Paulo: Não, to sozinho, acabei de
assistir um filme que você vai adorar.
Marcos: Que legal! Sobre o que é?
Paulo: Sobre a solidão dos tempos
modernos. Assisti e agora to aqui contemplando.
Marcos: quer vir aqui pra casa?
Paulo: tem que ser hoje? Queria
ficar um pouco sozinho.
Silêncio
Paulo: Tudo bem, estou indo.
Marcos toma dois copos de cachaça e
espera Paulo. Completamente nu. Vai foder até que alguém goze. Com raiva ou no
vocabulário do sexo: com vontade. Provavelmente vai se machucar.
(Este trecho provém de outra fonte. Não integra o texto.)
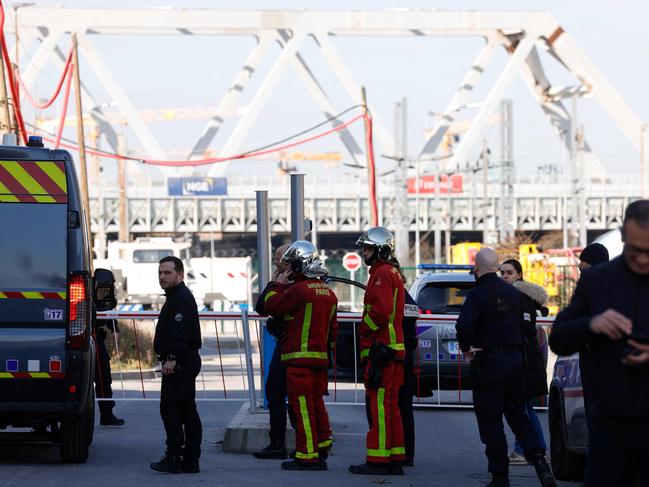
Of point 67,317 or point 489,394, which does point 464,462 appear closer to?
point 489,394

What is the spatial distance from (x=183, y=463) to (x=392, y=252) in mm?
2197

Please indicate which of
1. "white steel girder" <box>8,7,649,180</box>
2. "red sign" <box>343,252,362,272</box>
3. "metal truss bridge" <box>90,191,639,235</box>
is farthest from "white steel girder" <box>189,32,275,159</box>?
"red sign" <box>343,252,362,272</box>

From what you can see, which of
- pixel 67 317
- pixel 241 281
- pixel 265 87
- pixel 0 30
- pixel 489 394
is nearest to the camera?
pixel 489 394

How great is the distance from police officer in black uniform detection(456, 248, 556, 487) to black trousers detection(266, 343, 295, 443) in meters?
2.34

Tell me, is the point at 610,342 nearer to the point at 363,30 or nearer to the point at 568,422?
the point at 568,422

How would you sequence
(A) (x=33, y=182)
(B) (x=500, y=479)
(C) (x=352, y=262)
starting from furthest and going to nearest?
1. (C) (x=352, y=262)
2. (A) (x=33, y=182)
3. (B) (x=500, y=479)

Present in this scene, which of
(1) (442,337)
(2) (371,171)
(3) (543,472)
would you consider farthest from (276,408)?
(2) (371,171)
O álcool é pra
não desistir, ainda precisa entender de forma mais sensitiva sobre prazer, dor
e solidão.
Paulo convida Marcos pra assistir
Ninfomaníaca com ele na semana que vem. Marcos ri e tem a sensação passageira
de que é amado. Na semana que vem ou até no outro dia quando acordar e receber
os carinhos de Paulo... estará melhor.
Paulo, talvez seja bom sem que o
observem e sozinho no meio da multidão de suas trepadas e pessoas. Marcos um
arrogante inseguro e cheio de verme na cabeça e no coração no meio da solidão.
Talvez eles não sejam nada. Quem sabe, sequer existam.